UC Berkeley discontinued its religious studies program in 2017, making it one of two campuses in the UC system to not have a major in religion. Some campus professors are looking to change that.
This year, a group of faculty members working under the dean of arts and humanities and the Berkeley Center for the Study of Religion has worked to design a new major in religion, which the faculty members hope will open to students for fall 2020.
“Religion is one of the most powerful forces shaping the modern world, as recent events from Sri Lanka to New Zealand have shown, not to mention cases currently pending before the United States Supreme Court,” said UC Berkeley history professor Ethan Shagan, who is working to revitalize the religious studies program, in an email. “We do a huge disservice to Berkeley students if we don’t once again let them major in this fundamental field of human engagement and inquiry.”
According to Shagan, the professors working to bring back the program hope the new major will consist of a highly interdisciplinary curriculum incorporating the humanities and social sciences.
He added in his email that the study of religion is essential in other academic fields such as anthropology, literature, history and cognitive science.
The faculty members involved in reviving the major also hope the program will be popular, especially as thousands of campus students take courses in religious topics each year.
“Our committee (is) extremely excited about the intellectual content of the major we’ve been designing,” Shagan said in his email. “We are certain that it will be popular.”
Sarina Shohet, a campus junior and the founder and president of the Interfaith Action Initiative, added in an email that many of the campus religious studies programs were moved to the Graduate Theological Union, or GTU.
The GTU focuses on providing individuals with interreligious and interdisciplinary perspectives on religion, according to its website. It also works to equip leaders with an ability to think critically and within certain ethical frameworks — all of which GTU claims to be “essential to building a more just, peaceful, and sustainable world.”
Shohet said in her email that the GTU is a “great institution” that puts together a wide range of events and facilitates “ever present discourse.”
“Unfortunately, (religion) is not as emphasized or central to student life, especially undergraduate student life,” Shohet said in her email. “I think it should be.”
Talha Mirza, a first-year campus law student and a co-president of the Berkeley Law Muslim Student Association, said he hopes the major will be flexible and allow students to choose a concentration so they can study “whatever religious vein” they want.
Mirza added that students should be able to write a senior thesis so they can study one specific facet of religion in great depth.
“Religion, politics and race are not things people want to talk about. But they’re three things that really shape our discourses,” Mirza said.
Mirza added that studying religion can help society “get to the root” of different challenges and ongoing debates, including the discussion about allowing women to choose what to do with their own bodies.
Both Mirza and Shohet said the study of religion is critical to dispel different stereotypes and preconceived notions people have about different religions.

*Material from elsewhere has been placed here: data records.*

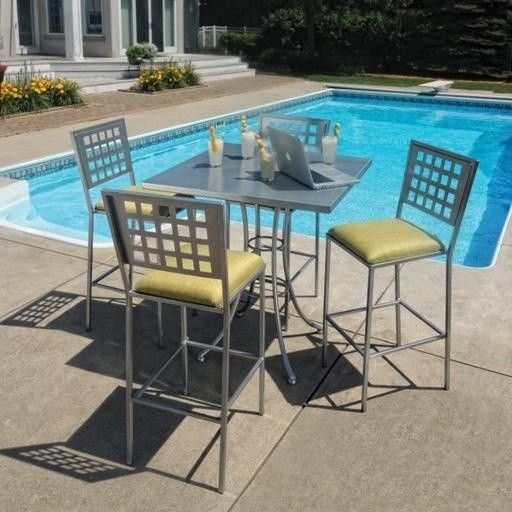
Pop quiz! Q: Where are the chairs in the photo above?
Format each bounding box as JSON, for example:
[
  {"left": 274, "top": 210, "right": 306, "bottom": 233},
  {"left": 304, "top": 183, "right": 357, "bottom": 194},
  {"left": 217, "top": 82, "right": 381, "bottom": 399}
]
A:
[
  {"left": 319, "top": 137, "right": 478, "bottom": 409},
  {"left": 231, "top": 115, "right": 345, "bottom": 328},
  {"left": 71, "top": 115, "right": 200, "bottom": 347},
  {"left": 98, "top": 186, "right": 268, "bottom": 494}
]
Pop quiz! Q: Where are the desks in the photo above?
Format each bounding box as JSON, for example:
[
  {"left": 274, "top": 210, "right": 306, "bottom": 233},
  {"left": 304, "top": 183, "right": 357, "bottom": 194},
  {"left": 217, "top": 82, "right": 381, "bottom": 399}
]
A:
[{"left": 139, "top": 141, "right": 375, "bottom": 387}]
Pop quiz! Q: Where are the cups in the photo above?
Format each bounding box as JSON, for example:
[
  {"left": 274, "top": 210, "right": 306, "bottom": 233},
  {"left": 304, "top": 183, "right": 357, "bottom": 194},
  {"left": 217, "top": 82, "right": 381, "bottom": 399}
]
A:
[
  {"left": 320, "top": 135, "right": 338, "bottom": 165},
  {"left": 240, "top": 132, "right": 256, "bottom": 159},
  {"left": 259, "top": 151, "right": 276, "bottom": 182},
  {"left": 207, "top": 139, "right": 224, "bottom": 165}
]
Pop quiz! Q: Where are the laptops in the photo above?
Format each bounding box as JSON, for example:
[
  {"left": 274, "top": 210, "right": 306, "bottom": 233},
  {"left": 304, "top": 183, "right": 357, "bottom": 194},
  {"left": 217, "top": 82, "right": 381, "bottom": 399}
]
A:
[{"left": 266, "top": 126, "right": 361, "bottom": 191}]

“The more we do deny (religion’s) role, the less people know, and the more misinformation, stigmas, stereotypes, and hatred are allowed to circulate,” Shohet said in her email, adding that a religious education has the ability to unite people.
She also emphasized the importance of understanding different religious beliefs. She pointed to a specific example in which she brought up the seven days of creation to her roommate, who had never heard of the concept.
For Shohet, this kind of understanding is just as essential as understanding different political ideologies and economic systems.
“Religious beliefs are often just as, if not more, fundamental to their societies,” Shohet said in an email. “If we want to be educated professionals one day, we should know the main forces that drive our societies.”
Shagan said in his email that before the program is launched, the faculty members in support of the project, who would be working outside their home departments, want to be fully confident in the administration’s support for the program.
Shagan added that while many students take courses on religious topics each year, the new program is still going to need funding.
The structural difficulty of running a major without a department is what brought the old major in religious studies to an end, according to the email from Shagan. He added that the program had to either rely on the central campus to provide money to hire temporary lecturers or “twist the arms” of faculty members to leave their home departments to teach religion.
Both of these options, however, became increasingly challenging because of the financial crisis that struck in 2008. As a result, the major in religious studies was eventually discontinued.
“This is super, sincerely, utterly sad to me,” Shohet said in her email. “At the best public university in the world? Doesn’t really add up to me.”
Shohet added that she is greatly appreciative of other campus requirements, especially the American cultures requirement.
Shohet also feels, however, that students should also have to take a course in religion.
“We can’t deny how big of a role it plays in our world,” Shohet said in her email. “Look around! There are places of worship on every street corner. Even in Berkeley. The more we do deny religion’s role, the less people know.”